_Provided information_
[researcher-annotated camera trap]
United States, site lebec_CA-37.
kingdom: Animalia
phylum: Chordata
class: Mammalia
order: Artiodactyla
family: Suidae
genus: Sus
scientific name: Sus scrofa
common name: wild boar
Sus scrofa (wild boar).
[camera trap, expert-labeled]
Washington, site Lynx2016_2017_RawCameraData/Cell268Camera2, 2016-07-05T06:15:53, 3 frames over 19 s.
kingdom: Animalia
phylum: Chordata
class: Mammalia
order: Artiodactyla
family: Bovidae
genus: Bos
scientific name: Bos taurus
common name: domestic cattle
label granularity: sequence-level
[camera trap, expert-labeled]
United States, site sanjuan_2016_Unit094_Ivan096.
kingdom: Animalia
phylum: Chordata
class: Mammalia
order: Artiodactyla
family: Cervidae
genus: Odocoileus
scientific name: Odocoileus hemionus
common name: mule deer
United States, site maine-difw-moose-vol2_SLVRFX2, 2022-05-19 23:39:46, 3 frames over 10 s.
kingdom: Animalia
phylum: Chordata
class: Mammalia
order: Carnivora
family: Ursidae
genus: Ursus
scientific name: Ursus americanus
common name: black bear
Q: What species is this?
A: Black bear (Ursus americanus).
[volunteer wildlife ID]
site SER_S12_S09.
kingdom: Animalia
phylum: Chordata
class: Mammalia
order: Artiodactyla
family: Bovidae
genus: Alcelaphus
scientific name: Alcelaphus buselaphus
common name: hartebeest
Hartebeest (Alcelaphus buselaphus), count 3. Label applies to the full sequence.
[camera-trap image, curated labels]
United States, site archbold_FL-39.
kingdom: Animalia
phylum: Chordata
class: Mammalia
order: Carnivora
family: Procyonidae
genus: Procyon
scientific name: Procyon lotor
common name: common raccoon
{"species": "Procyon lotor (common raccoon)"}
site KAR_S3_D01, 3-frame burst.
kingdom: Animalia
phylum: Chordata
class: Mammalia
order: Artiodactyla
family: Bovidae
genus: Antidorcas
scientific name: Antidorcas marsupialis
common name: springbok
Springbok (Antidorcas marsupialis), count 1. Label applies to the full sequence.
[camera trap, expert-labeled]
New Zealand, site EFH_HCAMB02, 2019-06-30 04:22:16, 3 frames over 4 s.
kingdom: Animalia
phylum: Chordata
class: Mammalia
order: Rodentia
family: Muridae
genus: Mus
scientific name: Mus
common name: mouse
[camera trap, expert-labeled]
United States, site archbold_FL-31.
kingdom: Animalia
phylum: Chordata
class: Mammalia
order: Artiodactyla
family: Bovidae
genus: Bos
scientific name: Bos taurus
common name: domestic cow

_What you will do_
Your response must consist of all the records, retyped exactly.

_Answer section_
[researcher-annotated camera trap]
United States, site lebec_CA-37.
kingdom: Animalia
phylum: Chordata
class: Mammalia
order: Artiodactyla
family: Suidae
genus: Sus
scientific name: Sus scrofa
common name: wild boar
Sus scrofa (wild boar).
[camera trap, expert-labeled]
Washington, site Lynx2016_2017_RawCameraData/Cell268Camera2, 2016-07-05T06:15:53, 3 frames over 19 s.
kingdom: Animalia
phylum: Chordata
class: Mammalia
order: Artiodactyla
family: Bovidae
genus: Bos
scientific name: Bos taurus
common name: domestic cattle
label granularity: sequence-level
[camera trap, expert-labeled]
United States, site sanjuan_2016_Unit094_Ivan096.
kingdom: Animalia
phylum: Chordata
class: Mammalia
order: Artiodactyla
family: Cervidae
genus: Odocoileus
scientific name: Odocoileus hemionus
common name: mule deer
United States, site maine-difw-moose-vol2_SLVRFX2, 2022-05-19 23:39:46, 3 frames over 10 s.
kingdom: Animalia
phylum: Chordata
class: Mammalia
order: Carnivora
family: Ursidae
genus: Ursus
scientific name: Ursus americanus
common name: black bear
Q: What species is this?
A: Black bear (Ursus americanus).
[volunteer wildlife ID]
site SER_S12_S09.
kingdom: Animalia
phylum: Chordata
class: Mammalia
order: Artiodactyla
family: Bovidae
genus: Alcelaphus
scientific name: Alcelaphus buselaphus
common name: hartebeest
Hartebeest (Alcelaphus buselaphus), count 3. Label applies to the full sequence.
[camera-trap image, curated labels]
United States, site archbold_FL-39.
kingdom: Animalia
phylum: Chordata
class: Mammalia
order: Carnivora
family: Procyonidae
genus: Procyon
scientific name: Procyon lotor
common name: common raccoon
{"species": "Procyon lotor (common raccoon)"}
site KAR_S3_D01, 3-frame burst.
kingdom: Animalia
phylum: Chordata
class: Mammalia
order: Artiodactyla
family: Bovidae
genus: Antidorcas
scientific name: Antidorcas marsupialis
common name: springbok
Springbok (Antidorcas marsupialis), count 1. Label applies to the full sequence.
[camera trap, expert-labeled]
New Zealand, site EFH_HCAMB02, 2019-06-30 04:22:16, 3 frames over 4 s.
kingdom: Animalia
phylum: Chordata
class: Mammalia
order: Rodentia
family: Muridae
genus: Mus
scientific name: Mus
common name: mouse
[camera trap, expert-labeled]
United States, site archbold_FL-31.
kingdom: Animalia
phylum: Chordata
class: Mammalia
order: Artiodactyla
family: Bovidae
genus: Bos
scientific name: Bos taurus
common name: domestic cow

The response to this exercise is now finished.